▸ ФРАГМЕНТ СТРАНИЦЫ:
=====

Иоанн Зизиулас. Необходимость экуменического видения (Выступление на Ламбетской конференции в ответ на доклад архиепископа Кентерберийского Роберта Ранси, 19 июля 1988 г.)
© John Zizioulas. Ecumenism and the Need for Vision.
Взаимозависимость
Для меня большая честь быть приглашенным выступить на этом представительном собрании — традиционной Ламбетской конференции англиканских епископов, которая регулярно созывается вот уже более ста лет и всегда бывает событием исторической важности не только для Англиканской церкви, но также и для мирового христианства. Это приглашение является для меня выражением подлинно экуменического духа со стороны Англиканского сообщества, вдохновляющим и укрепляющим надежду на будущее церковного единства. Оно ясно показывает, что ни одна христианская церковь уже больше не может действовать или говорить, даже думать и что-либо обсуждать — рискну также сказать решать — в состоянии самоизоляции.
Я надеюсь, что подобная интерпретация этого жеста Англиканской церкви по отношению ко мне — интерпретация, предполагающая за этим жестом нечто более значимое, чем просто выражение учтивости, — не будет звучать слишком претенциозно. Хотя я и не забываю, что присутствую здесь в качестве гостя и наблюдателя, а также с целью высказаться в ходе собрания, формально не имеющего отношения к моей церкви, — а поэтому я должен постоянно иметь в виду, что, высказываясь, мне следует соблюдать величайшую осторожность, чтобы не показаться вмешивающимся в дела другой церкви, — тем не менее, я воспринимаю все, что говорится и даже решается на этой конференции, как прямо касающееся меня и моей церкви.

=====

▸ ДАННЫЕ:
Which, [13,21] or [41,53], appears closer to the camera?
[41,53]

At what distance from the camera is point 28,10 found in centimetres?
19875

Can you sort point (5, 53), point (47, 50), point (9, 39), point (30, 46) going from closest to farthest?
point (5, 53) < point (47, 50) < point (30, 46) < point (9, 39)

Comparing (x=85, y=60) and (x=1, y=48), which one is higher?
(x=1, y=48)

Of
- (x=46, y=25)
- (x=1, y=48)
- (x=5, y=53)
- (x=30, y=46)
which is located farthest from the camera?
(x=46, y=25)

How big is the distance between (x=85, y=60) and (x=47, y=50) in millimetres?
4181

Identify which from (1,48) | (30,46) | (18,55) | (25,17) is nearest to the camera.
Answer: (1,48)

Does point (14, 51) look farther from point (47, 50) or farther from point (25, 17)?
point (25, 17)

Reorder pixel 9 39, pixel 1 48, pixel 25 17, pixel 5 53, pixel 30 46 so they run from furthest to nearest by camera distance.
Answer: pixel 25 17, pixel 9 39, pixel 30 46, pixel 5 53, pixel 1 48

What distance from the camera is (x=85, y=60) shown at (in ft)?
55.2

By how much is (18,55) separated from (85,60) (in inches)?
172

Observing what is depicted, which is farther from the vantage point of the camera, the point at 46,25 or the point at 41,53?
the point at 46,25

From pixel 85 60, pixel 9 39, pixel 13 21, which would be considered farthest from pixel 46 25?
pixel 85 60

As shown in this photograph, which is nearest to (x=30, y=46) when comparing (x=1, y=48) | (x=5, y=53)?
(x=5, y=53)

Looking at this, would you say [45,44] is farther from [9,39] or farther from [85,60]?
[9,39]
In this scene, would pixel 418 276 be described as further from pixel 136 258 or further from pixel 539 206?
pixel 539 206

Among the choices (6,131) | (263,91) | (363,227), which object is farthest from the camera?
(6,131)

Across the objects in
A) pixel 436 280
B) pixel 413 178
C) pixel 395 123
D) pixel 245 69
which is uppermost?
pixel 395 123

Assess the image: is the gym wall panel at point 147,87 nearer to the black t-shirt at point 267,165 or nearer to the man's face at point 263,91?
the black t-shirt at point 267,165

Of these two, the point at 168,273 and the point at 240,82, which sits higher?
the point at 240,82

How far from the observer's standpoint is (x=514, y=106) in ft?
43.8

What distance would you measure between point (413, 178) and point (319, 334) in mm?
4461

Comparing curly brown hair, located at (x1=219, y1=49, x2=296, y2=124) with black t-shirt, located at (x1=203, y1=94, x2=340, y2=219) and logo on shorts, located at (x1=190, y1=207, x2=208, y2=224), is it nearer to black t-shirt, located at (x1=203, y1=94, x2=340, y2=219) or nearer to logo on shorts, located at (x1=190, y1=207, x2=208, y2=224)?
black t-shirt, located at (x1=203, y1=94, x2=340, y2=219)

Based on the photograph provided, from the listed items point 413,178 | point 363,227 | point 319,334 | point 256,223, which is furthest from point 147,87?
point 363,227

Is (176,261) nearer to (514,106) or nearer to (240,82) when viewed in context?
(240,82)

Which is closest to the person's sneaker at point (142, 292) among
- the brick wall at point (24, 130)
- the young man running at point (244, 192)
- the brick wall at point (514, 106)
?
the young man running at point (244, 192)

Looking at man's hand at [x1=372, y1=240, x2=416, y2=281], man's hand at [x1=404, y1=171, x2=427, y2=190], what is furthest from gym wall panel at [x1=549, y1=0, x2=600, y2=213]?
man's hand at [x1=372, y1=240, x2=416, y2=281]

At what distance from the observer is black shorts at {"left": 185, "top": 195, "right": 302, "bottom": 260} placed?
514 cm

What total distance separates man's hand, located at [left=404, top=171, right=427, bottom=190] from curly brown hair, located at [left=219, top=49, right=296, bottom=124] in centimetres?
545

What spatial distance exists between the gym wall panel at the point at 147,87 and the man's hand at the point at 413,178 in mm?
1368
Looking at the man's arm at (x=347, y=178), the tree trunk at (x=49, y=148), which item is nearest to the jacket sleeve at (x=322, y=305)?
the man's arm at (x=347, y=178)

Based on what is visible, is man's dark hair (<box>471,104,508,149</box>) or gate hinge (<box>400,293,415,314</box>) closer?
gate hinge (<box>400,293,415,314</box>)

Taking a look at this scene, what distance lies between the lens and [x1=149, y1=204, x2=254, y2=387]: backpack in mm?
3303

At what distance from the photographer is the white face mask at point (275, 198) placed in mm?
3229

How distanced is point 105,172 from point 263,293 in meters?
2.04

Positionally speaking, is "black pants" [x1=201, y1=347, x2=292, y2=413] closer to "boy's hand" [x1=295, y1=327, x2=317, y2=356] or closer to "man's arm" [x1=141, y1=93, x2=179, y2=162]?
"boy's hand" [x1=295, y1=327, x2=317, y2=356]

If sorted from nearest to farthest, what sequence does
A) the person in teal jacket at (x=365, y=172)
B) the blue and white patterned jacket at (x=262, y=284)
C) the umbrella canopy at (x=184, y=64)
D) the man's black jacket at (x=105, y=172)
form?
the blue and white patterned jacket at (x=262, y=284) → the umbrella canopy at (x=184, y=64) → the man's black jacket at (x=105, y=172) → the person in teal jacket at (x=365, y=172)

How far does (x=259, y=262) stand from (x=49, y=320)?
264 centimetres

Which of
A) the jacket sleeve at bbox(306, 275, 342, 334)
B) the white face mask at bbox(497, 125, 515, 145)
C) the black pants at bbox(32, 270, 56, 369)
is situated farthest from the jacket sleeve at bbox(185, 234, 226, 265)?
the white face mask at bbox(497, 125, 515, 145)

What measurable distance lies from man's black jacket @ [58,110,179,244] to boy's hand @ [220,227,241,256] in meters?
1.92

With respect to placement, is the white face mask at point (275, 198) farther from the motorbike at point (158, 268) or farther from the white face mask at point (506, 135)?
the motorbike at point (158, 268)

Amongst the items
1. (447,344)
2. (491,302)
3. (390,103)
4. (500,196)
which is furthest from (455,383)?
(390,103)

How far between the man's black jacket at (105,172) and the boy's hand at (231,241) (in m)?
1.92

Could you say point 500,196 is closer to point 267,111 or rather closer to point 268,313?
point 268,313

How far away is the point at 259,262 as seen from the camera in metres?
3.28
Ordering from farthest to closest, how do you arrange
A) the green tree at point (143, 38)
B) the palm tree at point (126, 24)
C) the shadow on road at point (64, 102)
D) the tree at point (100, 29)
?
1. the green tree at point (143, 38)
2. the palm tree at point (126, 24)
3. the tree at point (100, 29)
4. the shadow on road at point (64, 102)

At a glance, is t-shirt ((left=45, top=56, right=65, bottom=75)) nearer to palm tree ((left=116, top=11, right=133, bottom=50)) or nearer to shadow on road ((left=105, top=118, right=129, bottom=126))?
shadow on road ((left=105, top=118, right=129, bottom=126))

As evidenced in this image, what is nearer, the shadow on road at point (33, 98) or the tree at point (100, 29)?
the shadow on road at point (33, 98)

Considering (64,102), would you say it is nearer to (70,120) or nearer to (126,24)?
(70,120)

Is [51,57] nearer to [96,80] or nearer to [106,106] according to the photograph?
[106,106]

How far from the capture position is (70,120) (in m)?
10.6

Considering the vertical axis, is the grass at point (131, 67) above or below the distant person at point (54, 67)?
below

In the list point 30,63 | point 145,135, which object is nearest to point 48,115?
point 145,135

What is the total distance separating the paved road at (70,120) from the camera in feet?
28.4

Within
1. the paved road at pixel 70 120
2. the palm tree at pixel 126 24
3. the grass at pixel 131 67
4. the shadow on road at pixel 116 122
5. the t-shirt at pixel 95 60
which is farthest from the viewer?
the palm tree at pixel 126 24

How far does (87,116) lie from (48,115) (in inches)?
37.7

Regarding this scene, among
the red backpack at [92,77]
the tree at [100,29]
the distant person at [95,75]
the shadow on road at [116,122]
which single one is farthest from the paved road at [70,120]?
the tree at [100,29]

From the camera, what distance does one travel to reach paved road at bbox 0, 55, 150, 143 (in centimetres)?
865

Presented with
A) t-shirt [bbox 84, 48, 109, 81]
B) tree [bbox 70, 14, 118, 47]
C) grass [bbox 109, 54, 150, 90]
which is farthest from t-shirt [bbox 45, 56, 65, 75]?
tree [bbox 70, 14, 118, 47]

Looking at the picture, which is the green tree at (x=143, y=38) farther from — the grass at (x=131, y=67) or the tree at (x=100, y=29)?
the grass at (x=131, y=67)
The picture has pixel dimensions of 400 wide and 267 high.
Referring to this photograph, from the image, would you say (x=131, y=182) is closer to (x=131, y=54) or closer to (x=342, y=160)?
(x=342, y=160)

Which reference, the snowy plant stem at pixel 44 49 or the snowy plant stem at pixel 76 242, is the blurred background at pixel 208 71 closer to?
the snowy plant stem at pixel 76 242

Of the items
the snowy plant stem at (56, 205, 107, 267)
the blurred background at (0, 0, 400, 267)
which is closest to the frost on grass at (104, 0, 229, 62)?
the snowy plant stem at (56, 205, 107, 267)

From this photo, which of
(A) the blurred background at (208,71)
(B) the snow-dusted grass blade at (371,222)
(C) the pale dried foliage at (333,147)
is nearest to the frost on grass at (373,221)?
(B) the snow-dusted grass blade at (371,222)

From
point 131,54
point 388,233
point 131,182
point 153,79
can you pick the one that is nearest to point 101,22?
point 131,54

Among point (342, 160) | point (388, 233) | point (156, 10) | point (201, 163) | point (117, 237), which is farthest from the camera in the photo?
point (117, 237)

=====

▸ ИСХОДНЫЙ ЗАПРОС A: Извлеките из выступления Зизиуласа фрагмент между словами "Иоанн Зизиулас. Необходимость" и "июля 1988 г.)", включая их.
▸ ИСХОДНЫЙ ЗАПРОС B: Сколько лет, согласно выступлению Зизиуласа, регулярно созывается Ламбетская конференция англиканских епископов?

▸ ПИСЬМЕННЫЙ ОТВЕТ A:
Иоанн Зизиулас. Необходимость экуменического видения (Выступление на Ламбетской конференции в ответ на доклад архиепископа Кентерберийского Роберта Ранси, 19 июля 1988 г.)

▸ ПИСЬМЕННЫЙ ОТВЕТ B: Более ста лет.